Success in these reforms means moving away from relying only or primarily on fee-for-service payments. The Centers for Medicare and Medicaid Services and, by extension, private payers rely on a highly complex system of fee-for-service prices. More than 47,000 different prices are listed for covered health care services, while many services and interventions that could lower costs and improve care — such as team-based approaches to care, telemedicine, and digital health services, personalized services based on new diagnostics and big-data capabilities, or spending time with a patient to develop a care plan that reflects their preferences — aren’t covered much or at all. Medicare prices are determined by thousands of pages of regulation and legislation.

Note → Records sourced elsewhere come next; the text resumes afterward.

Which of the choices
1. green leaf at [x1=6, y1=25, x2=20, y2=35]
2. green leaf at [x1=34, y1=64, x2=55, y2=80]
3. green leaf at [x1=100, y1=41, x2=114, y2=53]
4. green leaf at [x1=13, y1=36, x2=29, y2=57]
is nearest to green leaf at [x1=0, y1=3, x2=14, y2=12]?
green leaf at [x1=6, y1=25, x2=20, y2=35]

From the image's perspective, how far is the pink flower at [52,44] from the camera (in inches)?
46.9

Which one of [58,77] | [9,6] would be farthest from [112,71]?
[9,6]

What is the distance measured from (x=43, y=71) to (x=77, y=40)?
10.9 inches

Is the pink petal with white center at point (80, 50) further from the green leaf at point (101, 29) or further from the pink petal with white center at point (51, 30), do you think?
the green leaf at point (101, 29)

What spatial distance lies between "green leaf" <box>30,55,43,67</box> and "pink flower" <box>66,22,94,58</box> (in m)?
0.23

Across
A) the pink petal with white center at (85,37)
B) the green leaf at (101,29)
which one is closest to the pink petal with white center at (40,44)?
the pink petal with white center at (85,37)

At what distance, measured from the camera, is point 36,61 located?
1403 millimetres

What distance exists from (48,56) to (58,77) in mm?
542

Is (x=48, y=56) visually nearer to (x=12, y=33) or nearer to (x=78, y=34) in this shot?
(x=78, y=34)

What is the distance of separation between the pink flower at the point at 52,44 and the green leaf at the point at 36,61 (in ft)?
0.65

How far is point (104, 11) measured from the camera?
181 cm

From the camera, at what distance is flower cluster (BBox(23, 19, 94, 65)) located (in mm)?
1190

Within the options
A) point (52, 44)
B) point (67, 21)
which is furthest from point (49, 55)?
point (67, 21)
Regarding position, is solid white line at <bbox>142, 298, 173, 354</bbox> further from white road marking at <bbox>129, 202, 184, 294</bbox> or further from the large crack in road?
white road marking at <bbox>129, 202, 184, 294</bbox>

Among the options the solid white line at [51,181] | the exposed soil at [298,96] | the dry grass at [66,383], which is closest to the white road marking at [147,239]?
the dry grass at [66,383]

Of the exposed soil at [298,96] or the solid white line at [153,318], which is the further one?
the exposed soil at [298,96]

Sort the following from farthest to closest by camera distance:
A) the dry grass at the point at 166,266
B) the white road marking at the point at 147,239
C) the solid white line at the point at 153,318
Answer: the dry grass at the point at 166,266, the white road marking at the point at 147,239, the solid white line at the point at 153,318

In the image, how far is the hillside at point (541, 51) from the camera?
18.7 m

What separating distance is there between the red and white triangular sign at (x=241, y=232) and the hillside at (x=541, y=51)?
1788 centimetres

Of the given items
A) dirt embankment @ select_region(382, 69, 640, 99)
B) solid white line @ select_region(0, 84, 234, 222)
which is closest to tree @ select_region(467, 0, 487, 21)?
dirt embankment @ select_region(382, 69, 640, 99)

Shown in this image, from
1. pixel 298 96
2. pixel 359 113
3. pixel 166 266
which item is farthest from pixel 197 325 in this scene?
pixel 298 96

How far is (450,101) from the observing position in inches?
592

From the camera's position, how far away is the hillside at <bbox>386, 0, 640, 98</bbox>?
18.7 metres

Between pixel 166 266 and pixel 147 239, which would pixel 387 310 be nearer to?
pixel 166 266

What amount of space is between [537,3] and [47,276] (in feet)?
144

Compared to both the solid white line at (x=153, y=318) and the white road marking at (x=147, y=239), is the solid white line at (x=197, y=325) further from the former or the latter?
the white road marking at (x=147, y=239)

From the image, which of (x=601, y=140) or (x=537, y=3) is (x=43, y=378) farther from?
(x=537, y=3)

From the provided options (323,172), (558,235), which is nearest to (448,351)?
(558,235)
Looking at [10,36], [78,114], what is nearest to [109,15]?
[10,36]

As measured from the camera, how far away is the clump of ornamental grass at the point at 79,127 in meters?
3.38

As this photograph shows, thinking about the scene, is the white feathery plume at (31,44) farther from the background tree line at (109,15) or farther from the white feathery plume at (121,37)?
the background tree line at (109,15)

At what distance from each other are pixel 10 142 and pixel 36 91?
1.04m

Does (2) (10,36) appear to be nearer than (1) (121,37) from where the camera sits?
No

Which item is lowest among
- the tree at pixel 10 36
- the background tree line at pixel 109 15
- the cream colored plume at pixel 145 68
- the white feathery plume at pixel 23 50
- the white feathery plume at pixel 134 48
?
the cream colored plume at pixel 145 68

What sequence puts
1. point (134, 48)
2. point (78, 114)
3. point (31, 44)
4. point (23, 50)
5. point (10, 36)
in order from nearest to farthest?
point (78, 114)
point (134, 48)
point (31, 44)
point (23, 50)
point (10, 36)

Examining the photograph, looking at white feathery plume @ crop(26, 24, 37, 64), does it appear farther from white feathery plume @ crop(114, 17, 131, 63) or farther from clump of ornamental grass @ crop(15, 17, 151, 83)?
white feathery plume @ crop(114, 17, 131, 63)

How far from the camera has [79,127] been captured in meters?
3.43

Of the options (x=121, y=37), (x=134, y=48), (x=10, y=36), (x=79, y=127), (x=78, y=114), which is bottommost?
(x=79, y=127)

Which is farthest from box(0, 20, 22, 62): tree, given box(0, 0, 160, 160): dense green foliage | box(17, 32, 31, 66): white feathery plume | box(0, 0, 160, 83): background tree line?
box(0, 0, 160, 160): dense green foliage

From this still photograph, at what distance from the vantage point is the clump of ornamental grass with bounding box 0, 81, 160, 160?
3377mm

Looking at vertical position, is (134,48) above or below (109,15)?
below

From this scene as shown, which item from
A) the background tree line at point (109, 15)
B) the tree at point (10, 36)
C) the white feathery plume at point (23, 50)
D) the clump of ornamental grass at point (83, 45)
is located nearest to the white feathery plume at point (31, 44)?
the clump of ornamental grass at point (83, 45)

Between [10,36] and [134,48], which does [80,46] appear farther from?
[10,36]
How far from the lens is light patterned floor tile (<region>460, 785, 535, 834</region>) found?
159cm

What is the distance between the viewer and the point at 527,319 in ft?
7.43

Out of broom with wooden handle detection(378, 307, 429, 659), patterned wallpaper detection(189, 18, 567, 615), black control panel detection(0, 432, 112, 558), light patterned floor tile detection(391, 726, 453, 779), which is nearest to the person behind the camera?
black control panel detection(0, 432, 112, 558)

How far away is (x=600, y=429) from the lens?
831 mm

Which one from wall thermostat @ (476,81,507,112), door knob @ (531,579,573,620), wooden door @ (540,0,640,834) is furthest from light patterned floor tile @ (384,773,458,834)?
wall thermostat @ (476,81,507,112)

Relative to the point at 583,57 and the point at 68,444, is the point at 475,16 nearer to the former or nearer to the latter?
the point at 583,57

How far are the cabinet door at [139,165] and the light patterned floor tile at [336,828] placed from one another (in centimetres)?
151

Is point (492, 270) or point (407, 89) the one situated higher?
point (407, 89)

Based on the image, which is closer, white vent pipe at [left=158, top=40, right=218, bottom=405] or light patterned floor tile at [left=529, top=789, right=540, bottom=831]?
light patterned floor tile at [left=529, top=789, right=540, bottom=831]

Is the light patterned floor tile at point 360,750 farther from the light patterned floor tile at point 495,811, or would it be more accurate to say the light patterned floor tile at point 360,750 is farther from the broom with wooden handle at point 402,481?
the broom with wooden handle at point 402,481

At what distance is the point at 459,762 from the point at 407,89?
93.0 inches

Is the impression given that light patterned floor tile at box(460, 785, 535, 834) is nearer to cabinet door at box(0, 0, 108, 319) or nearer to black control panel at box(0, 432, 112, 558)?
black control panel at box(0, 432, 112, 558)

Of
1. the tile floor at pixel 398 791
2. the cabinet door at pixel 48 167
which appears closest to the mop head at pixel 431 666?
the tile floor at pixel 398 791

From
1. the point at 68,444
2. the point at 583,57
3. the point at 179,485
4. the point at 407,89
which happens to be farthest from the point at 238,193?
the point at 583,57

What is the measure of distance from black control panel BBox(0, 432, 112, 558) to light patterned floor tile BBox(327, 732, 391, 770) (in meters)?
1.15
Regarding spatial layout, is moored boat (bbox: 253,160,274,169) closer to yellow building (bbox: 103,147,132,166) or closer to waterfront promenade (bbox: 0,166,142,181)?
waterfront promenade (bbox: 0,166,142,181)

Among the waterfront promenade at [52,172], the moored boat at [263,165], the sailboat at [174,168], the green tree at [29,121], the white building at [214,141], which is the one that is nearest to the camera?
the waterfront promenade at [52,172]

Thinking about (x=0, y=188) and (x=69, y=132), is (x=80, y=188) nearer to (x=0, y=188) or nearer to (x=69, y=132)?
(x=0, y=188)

Since its creation in the Affordable Care Act, the Center for Medicare and Medicaid Innovation has led efforts at CMS to advance alternatives to fee-for-service. Working with CMS, and with states and employers, Medicare Advantage plans, Medicaid managed care plans, and commercial insurance plans are implementing new payment models that in many cases represent more fundamental reforms than Medicare has yet undertaken. But most payment reforms are still at relatively early stages, and private-sector innovators cannot make the shift without the government’s commitment to shift from volume- to value-based payments.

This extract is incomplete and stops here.